I knew going into motherdom that I would probably be a worrying wreck of a parent. After all, my genealogical roots show a long line of worrying wreck parents. To add, I suspect that mothers tend to be more worrisome and dramatic... after all we are women.
The first few weeks after Rafaella was born proved that I inherited this trait. If she slept for a long period of time, I would glue my ear against her door to try and hear her. When that didn’t work, I would go in to see with my own eyes that she was breathing. When I couldn’t tell to my heart’s full comfort, I would gently place my hand on her stomach or under her nose to feel her breath moving throughout her tiny frame.
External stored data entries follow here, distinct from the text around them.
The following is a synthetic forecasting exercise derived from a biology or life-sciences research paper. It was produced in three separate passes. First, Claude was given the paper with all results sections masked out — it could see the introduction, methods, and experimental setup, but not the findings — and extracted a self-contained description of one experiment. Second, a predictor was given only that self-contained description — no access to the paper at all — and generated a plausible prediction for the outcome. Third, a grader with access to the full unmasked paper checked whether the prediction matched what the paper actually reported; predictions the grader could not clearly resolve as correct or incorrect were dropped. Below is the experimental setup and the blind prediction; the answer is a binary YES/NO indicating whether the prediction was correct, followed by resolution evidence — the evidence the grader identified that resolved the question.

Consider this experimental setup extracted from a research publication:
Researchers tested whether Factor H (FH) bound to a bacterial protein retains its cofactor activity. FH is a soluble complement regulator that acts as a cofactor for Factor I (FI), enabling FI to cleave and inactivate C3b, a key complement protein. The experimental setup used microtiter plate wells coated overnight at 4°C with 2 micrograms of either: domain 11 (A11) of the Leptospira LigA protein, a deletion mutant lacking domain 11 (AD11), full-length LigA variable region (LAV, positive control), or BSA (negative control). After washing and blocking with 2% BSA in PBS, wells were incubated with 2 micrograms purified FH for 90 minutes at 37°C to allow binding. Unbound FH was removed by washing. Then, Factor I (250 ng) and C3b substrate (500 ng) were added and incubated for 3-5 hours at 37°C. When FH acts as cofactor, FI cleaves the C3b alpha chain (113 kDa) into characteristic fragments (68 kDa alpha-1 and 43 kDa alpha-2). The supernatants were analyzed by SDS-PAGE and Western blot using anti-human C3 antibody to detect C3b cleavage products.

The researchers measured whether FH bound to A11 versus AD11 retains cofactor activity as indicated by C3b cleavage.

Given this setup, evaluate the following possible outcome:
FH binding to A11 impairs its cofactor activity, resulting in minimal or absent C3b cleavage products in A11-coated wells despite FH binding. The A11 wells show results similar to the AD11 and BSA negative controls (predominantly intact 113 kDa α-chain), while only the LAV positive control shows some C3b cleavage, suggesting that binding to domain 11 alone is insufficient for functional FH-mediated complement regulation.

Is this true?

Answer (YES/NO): NO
The last few weeks, Rafaella who was consistently sleeping well and longer each night decided that she would no longer be doing this. She begins to stir at 2:30… and then 3:30 which gets solved with placing her tete back in her mouth but then wakes herself up entirely by kicking her thunder legs violently and robustly like she’s at New York Sport’s Club’s Kickboxing Cardio class. I know the difference in her murmurs, her degree of whimper. And I know that if I go in there there’s no turning back. I will have to pick her up and rock her back to sleep and possibly sleep with her unless I want the fury of God, disguised in Rafaella’s cry, unleashed upon us at 4:30 in the morning. When I think that she is finally asleep, I gently place her in her crib and substitute small body pillows where my arm would be, constantly rocking so that our baby doesn’t notice the difference between my arms and her crib. Like she doesn’t know the difference? I drop to the floor and crawl out of her room Navy Seal style and I tell myself that I’ve won. I tell myself that I’ve tricked her into sleeping. And moments later, she reminds me that I haven’t.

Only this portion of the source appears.